Coube-me o lugar ao lado de uma menina tão parecida com a nossa mana. Não sei se foi de propósito, nem sequer foi mau, mas quando olhava para ela de perfil (sentada na cadeira ao meu lado, na mesa do restaurante do Hotel) apanhava um susto breve, como aquela descarga que fazem as tomadas eléctricas dos telefones, aquilo não é um choque nem é nada, é um aviso, retraímos-nos pelo sim pelo não, é uma tomada de atenção, recolhemos logo a mão, defendemos-nos. Pelo sim pelo não quando olhava para ela era por pouco tempo e as minhas mãos, sobretudo a esquerda evitavam ir buscar a travessa ou a jarra do vinho sem precauções. Nem sequer foi mau, mas se eu me queria distrair e não ter nenhuma saudade de quem não conheci, tinha que tomar as devidas providências.

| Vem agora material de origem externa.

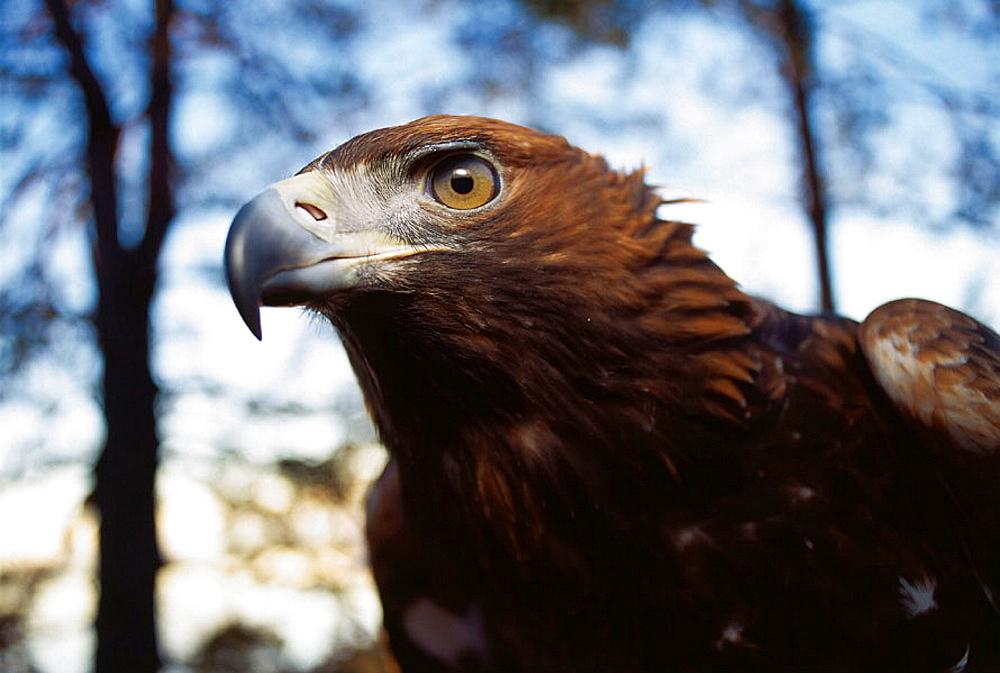 Goilden eagle (Aquila chrysaetos), Sweden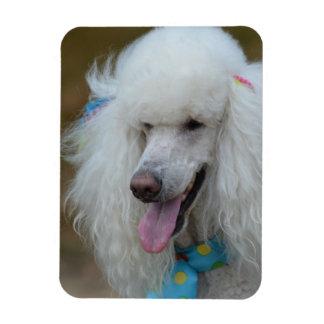 Dainty White Poodle Rectangular Photo Magnet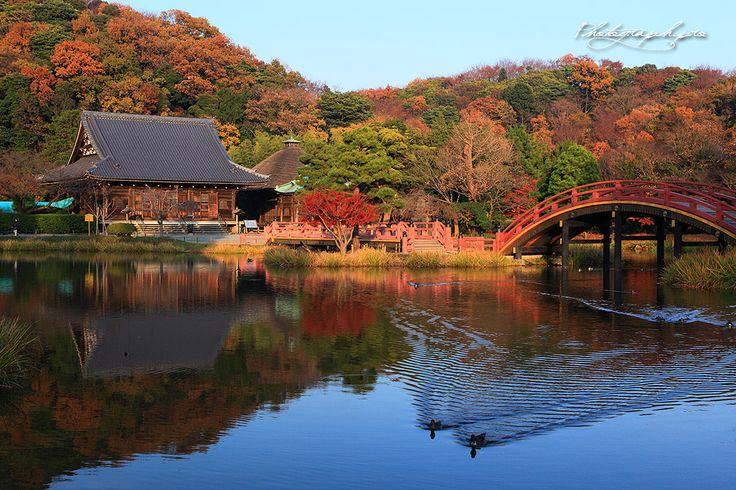 称名寺 桜の名所でもあります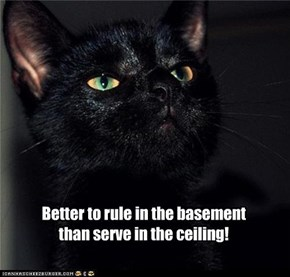 Better to rule in the basement  than serve in the ceiling!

As bochechas e a boca eram iguais. Não sei se eram iguais. O nariz quase não se notava. Para mim eram iguais.
Emocionei-me quando olhei para a foto da nossa mana em cima de uma mesinha improvisada, em cima de um paninho limpo, ao lado uma cesta com rebuçados que sabiam a ervas daninhas. Vi uma mãe como eu naquela foto de epitáfio ainda com as cores apesar da má qualidade da impressão.
Uma vez escrevi que o medo que tenho de morrer é por não ter ainda reunido a quantidade de pessoas suficientes que me chorem. A nossa mana reuniu mais que a conta necessária.